ASSIGNED TASK A =>
Reproduce word for word the part of the ZooKeeper forum thread that opens with the words containing "Posted by Jeremy" and closes with "a custom handler.".
ASSIGNED TASK B =>
Condense the paragraph of the ZooKeeper forum thread beginning "I would be very happy with a solution" into a short bulleted list that keeps its main points.
ASSIGNED TASK C =>
Write the next part of the ZooKeeper forum thread, picking up after its final sentence.

EXCERPT TO READ =>
------------------------
Re: Input on a change

Posted by Jeremy Stribling <st...@nicira.com>.

I would be very happy with a solution that allows a custom uncaught 
exception handler -- that's how we are working around this issue now, by 
installing a new default uncaught exception handler after we're sure 
NIOServerCnxnFactory has installed its own.  I do think by default ZK 
should shut down predictably if it hits an error (with the possible 
exception of ThreadDeath), but turning it off by default until a major 
release seems reasonable if we allow a custom handler.

I don't know that I'm the right person to implement it though, not being 
super strong in Java or in the design of user inputs into ZK, so if 
anyone wants to take a crack at this, feel free.

On 04/16/2012 11:27 AM, Scott Fines wrote:
> Not to start a flame war here..
>
> Mocks are good for a lot of purposes, but I can think of a few cases where
> testing failure states is a lot easier if you are actively contacting a ZK
> server (like testing a failed client connection's consequences). To that
> end, it seems like a good idea to support this kind of testing. So far, the
> easiest way seems to be embedding a ZK Server.
>
> On the other hand, it doesn't seem likely that an active, production ZK
> cluster is going to want any kind of unusual behavior. It's almost always
> better to have some kind of behavior that is very well defined and
> predictable happen, even if that behavior is catastrophic. In this case,
> having a production server shut itself off whenever it doesn't know how to
> recover is very predictable, and can be designed around. Leaving that
> cluster in an awkward state that may or may not behave predictably is much
> harder to work with.
------------------------
RAW DATA =>
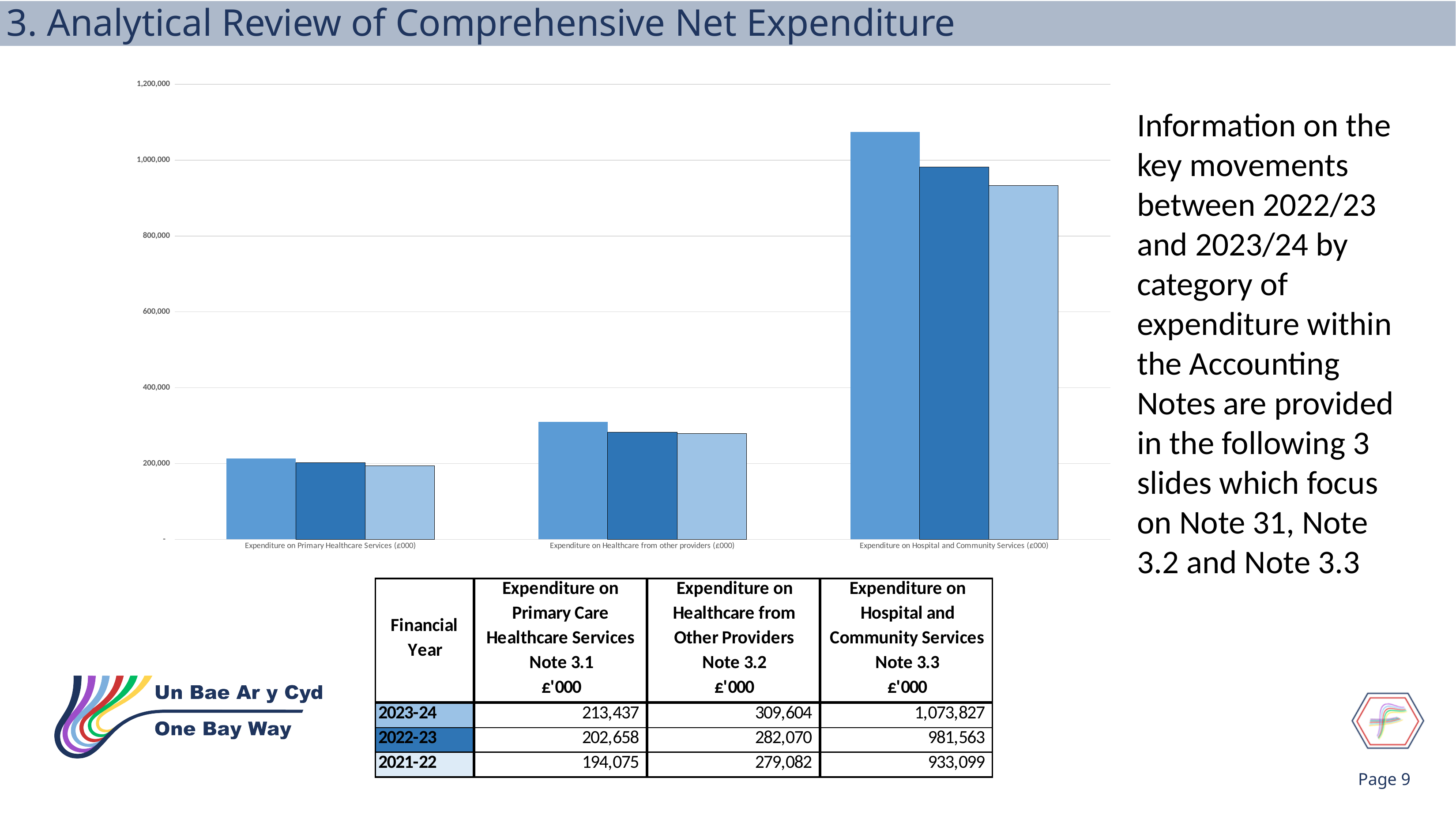
Which is larger: expenditure on Healthcare from Other Providers in 2023-24 or in 2021-22? 2023-24 What was the expenditure on Primary Care Healthcare Services in 2021-22 (£'000)? 194,075 Which expenditure category has the lowest value in 2023-24? Expenditure on Primary Healthcare Services What was the expenditure on Healthcare from Other Providers in 2022-23 (£'000)? 282,070 How many financial years are plotted as series in the chart? 3 How many expenditure categories are shown on the x axis of the chart? 3 What was the expenditure on Hospital and Community Services in 2023-24 (£'000)? 1,073,827 Is the 2022-23 value for Expenditure on Hospital and Community Services greater or less than 1,000,000? less What is the difference between the 2023-24 and 2022-23 expenditure on Hospital and Community Services (£'000)? 92,264 Which expenditure category has the highest value in every year shown? Expenditure on Hospital and Community Services What kind of chart is shown on the slide? bar chart Across the three years, does expenditure on Primary Care Healthcare Services rise or fall from 2021-22 to 2023-24? rise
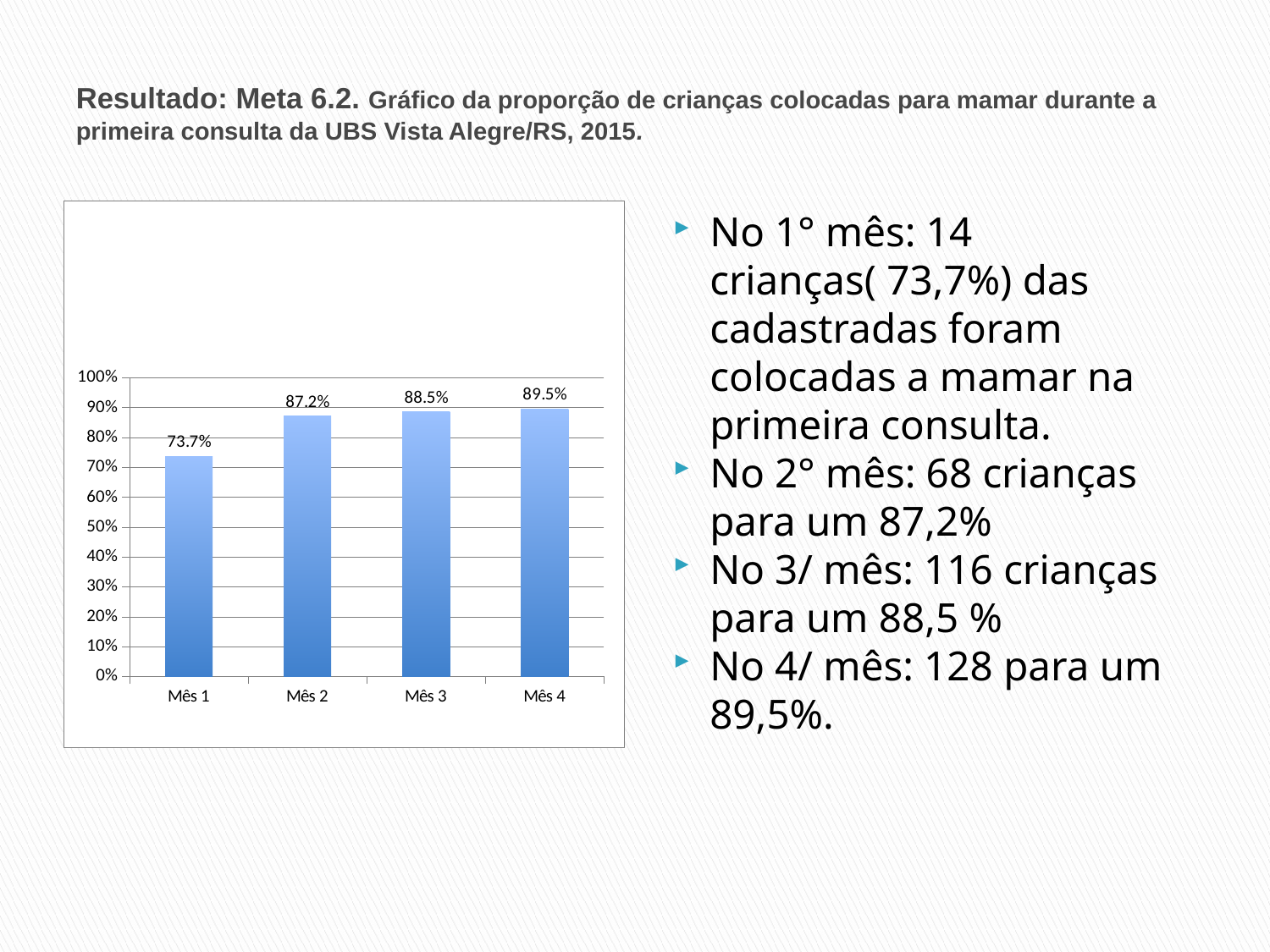
What is the value for Mês 3? 88.5% What kind of chart is shown on the slide? bar chart Which month has the lowest value? Mês 1 Which is larger, the value for Mês 2 or the value for Mês 1? Mês 2 Is the value for Mês 1 greater or less than 80%? less What is the difference between the values for Mês 4 and Mês 1? 15.8% What is the value for Mês 4? 89.5% What is the value for Mês 1? 73.7% Do the values rise or fall from Mês 1 to Mês 4? rise How many months are shown on the x axis of the chart? 4 Which month has the highest value? Mês 4 What is the difference between the values for Mês 2 and Mês 1? 13.5%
------------------------
EXERCISE RESPONSE A =>
Posted by Jeremy Stribling <st...@nicira.com>.

I would be very happy with a solution that allows a custom uncaught 
exception handler -- that's how we are working around this issue now, by 
installing a new default uncaught exception handler after we're sure 
NIOServerCnxnFactory has installed its own.  I do think by default ZK 
should shut down predictably if it hits an error (with the possible 
exception of ThreadDeath), but turning it off by default until a major 
release seems reasonable if we allow a custom handler.

EXERCISE RESPONSE B =>
- A solution allowing a custom uncaught exception handler would be welcome.
- Current workaround: install a new default uncaught exception handler after NIOServerCnxnFactory has installed its own.
- By default, ZK should shut down predictably when it hits an error, with ThreadDeath as a possible exception.
- Turning this behavior off by default until a major release seems reasonable if a custom handler is allowed.

EXERCISE RESPONSE C =>
>
> I personally can't see much else that you'd want to do in this scenario
> that falls far enough outside these two patterns that it's worth supporting
> custom handlers. It seems like the support time would be better spent
> developing and planning around these two states.
>
> Scott
>
>
>
> On Mon, Apr 16, 2012 at 1:09 PM, John Sirois<jo...@gmail.com>  wrote:
>
>> On Mon, Apr 16, 2012 at 10:52 AM, Ishaaq Chandy<is...@gmail.com>  wrote:
>>
>>> Fair enough, if you think it is an anti-pattern then perhaps you can
>>> suggest an alternative that allows one to write tests that are (in
>>> descending order of priority):
>>>
>>> 1. Quick and easy to setup and teardown
>>> 2. Repeatably testable and debuggable in an IDE without having to resort
>> to
>>> the external build tool
>>> 3. Testable in parallel, i.e. having more than one build running on a CI
>>> server, so need some way to avoid port clashes
>>> 4. Cross-platform - i.e. run the exact same build sequence on multiple
>>> OSes.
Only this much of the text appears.